▸ EXCERPT:
Segment Open

Commonwealth v. Fredrick
Mr. Fredrick was observed by police straddling the center line of the highway and was pulled over. The officer stated that he could smell alcohol on the driver’s breath and that he had failed all of the field sobriety tests. He was taken to Nason Hospital for blood testing and the report showed a blood alcohol content of 0.226%.
The Commonwealth charged Fredrick with a DUI – highest rate of alcohol. After a bench trial, Fredrick was found guilty of the charges against him and was sentenced to 72 hours to 6 months incarceration, plus fines and court costs.
Attorney Tim Barrouk of The McShane Firm appealed Fredrick’s conviction to the Superior Court of Pennsylvania. The issue presented was that the sample that was tested was serum and not whole blood and thus by law required a valid conversion factor. The Commonwealth failed on its duty to present a conversion factor. Thus, the court found that “…the evidence was insufficient to establish every element of DUI- highest rate of alcohol.” Therefore, the court reversed the previous conviction.
Commonwealth v. Angles
The Defendant was accused of Driving Under the Influence. An Officer followed the Defendant’s vehicle and observed the vehicle leave its lane of travel on several occasions. The Officer than performed a traffic stop and had the Defendant perform standard field sobriety tests. The Defendant was then taken Gettysburg Hospital for a blood test. The Gettysburg Hospital blood test stated that the Defendant’s Blood Alcohol Concentration was .231%.
At trial, a Jury convicted the Defendant of DUI with a blood alcohol content of above .16%. However, we were able to successfully appeal this verdict and the trial court awarded a new trial. Specifically, the Trial Court held that the weight of the evidence did not support the blood alcohol result.
Commonwealth of Pennsylvania v. Michaels
This case involved a Petition to Compel the Commonwealth to provide a duplicate copy of a computer hard drive for expert analysis in a child pornography case. Under Federal Law, a duplicate copy of the hard drive will only be provided to an expert to view in the government’s facility. This greatly restricts the expert’s ability to perform a comprehensive analysis of the hard drive because the expert is not able to bring his full reference library and all of his equipment. Additionally, it forces the expert to work with unfamiliar systems. The Court held that Federal Law did not supercede the Pennsylvania Discovery Rules and therefore issued a protective order for our expert to receive the mirror image hard drive and perform comprehensive analysis. This provides the Defendant with the opportunity to fully address the alleged evidence against him.

Segment Closed

▸ EXTRACTED INFORMATION:
Segment Open

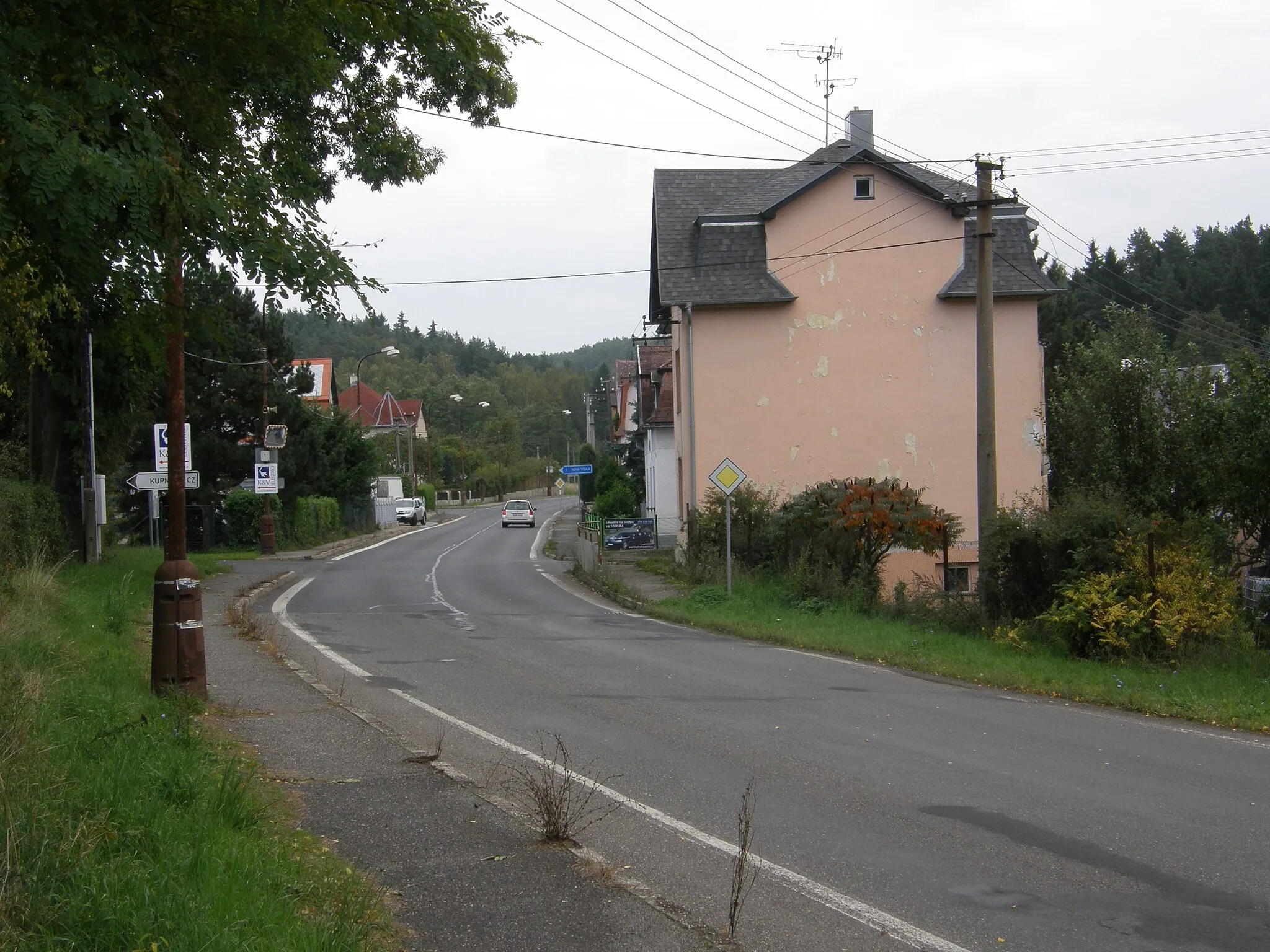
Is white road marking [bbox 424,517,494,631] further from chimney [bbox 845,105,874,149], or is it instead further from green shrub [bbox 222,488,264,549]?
chimney [bbox 845,105,874,149]

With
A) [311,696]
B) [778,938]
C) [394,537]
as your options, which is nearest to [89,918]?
[778,938]

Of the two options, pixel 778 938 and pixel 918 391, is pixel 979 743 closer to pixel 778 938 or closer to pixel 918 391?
pixel 778 938

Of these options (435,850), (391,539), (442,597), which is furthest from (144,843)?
(391,539)

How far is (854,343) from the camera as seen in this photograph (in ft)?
97.7

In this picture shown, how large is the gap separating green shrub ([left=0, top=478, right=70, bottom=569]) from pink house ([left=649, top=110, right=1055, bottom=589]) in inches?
585

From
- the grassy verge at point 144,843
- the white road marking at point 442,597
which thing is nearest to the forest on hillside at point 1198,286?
the white road marking at point 442,597

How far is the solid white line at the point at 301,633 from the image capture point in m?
13.7

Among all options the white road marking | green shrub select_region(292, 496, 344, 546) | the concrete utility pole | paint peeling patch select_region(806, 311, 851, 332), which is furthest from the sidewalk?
green shrub select_region(292, 496, 344, 546)

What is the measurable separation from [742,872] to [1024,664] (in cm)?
1067

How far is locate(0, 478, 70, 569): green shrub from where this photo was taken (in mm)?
16938

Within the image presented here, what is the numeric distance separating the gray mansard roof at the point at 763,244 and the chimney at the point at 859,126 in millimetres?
1844

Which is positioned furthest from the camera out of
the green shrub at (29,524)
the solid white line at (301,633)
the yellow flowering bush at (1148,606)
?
the green shrub at (29,524)

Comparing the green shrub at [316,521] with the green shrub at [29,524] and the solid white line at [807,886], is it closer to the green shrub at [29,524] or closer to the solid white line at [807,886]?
the green shrub at [29,524]

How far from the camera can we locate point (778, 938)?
16.7 ft
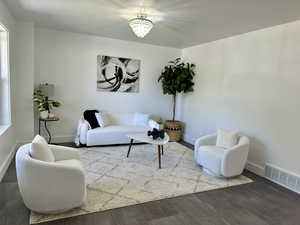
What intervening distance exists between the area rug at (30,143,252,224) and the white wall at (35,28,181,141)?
1200 millimetres

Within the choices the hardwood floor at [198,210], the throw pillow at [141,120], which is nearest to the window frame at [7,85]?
the hardwood floor at [198,210]

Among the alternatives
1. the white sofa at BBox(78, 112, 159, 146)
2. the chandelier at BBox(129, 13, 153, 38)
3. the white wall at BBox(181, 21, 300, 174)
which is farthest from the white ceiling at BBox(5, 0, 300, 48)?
the white sofa at BBox(78, 112, 159, 146)

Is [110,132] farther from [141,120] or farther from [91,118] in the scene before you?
[141,120]

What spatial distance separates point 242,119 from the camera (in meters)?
4.05

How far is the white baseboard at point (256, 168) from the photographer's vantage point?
3610 mm

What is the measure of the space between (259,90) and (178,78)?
2104 mm

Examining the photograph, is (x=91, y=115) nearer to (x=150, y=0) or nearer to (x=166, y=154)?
(x=166, y=154)

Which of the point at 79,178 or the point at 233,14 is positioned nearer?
the point at 79,178

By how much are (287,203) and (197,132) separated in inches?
112

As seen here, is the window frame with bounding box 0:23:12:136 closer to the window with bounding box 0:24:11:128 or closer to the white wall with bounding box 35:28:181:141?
the window with bounding box 0:24:11:128

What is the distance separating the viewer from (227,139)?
12.0 ft

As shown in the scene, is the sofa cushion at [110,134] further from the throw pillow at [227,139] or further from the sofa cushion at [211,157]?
the throw pillow at [227,139]

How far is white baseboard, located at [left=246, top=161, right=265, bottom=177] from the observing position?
3.61 metres

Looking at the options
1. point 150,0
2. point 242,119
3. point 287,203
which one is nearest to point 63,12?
point 150,0
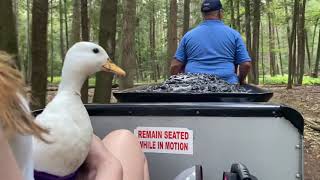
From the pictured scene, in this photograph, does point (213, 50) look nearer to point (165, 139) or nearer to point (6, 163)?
point (165, 139)

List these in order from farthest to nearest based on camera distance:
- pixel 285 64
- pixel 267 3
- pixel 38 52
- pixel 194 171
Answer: pixel 285 64 → pixel 267 3 → pixel 38 52 → pixel 194 171

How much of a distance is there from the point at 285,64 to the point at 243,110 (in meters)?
60.8

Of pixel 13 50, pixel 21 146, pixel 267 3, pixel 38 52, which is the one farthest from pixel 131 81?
pixel 267 3

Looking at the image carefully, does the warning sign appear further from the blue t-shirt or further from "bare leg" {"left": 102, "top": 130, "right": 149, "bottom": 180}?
the blue t-shirt

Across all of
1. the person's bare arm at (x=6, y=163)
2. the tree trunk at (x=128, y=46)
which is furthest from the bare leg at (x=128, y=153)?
the tree trunk at (x=128, y=46)

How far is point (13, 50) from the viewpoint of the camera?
5.77 metres

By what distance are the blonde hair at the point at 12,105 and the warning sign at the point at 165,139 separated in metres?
1.65

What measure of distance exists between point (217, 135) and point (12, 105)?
71.2 inches

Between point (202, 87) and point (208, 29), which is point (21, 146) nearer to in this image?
point (202, 87)

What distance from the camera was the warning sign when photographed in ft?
10.1

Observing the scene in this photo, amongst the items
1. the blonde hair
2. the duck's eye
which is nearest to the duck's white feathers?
the duck's eye

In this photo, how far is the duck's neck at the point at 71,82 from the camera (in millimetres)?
2500

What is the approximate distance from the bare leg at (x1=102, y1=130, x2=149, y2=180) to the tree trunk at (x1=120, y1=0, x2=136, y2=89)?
9436mm

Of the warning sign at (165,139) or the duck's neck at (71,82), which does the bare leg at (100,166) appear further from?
the warning sign at (165,139)
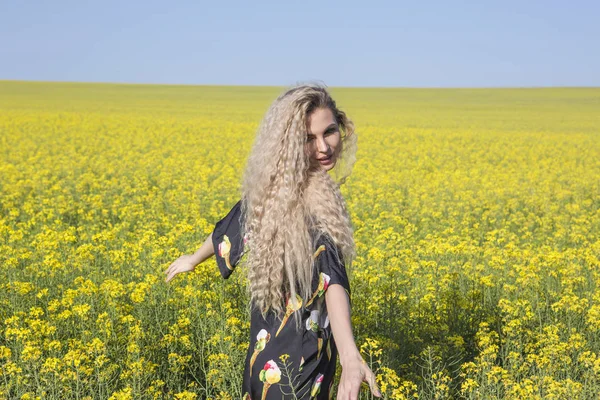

Segment Closed

▸ AIM OF THE EXERCISE:
Please continue the Pennsylvania court case summaries from the point where they end.

▸ OUTPUT:
Commonwealth of Pennsylvania v. Francis
Police received a dispatch from an individual at a movie theater who stated that they saw the Defendant fall over and that there was a bottle of wine under the seat. The caller then followed the Defendant to his vehicle and stated that he appeared intoxicated. The caller then provided the police with the Defendant’s license plate number and make and model of vehicle. Police identified the vehicle and began to follow it. While the police were following the vehicle, the vehicle was observed traveling below the speed limit and touched the yellow line. The Officer candidly testified that she did not witness a violation of the motor vehicle code or driving that would cause her to pull the vehicle over. I was successful in arguing that the police officer did not have reasonable suspicion to stop the Defendant’s vehicle and therefore all evidence acquired after the stop was inadmissible. Specifically, the Caller identity was never disclosed and therefore his tip had to corroborated by the Officer following the vehicle. The Court held that the Officer did not have sufficient independent observations to corroborate the tip and that the stop was not valid.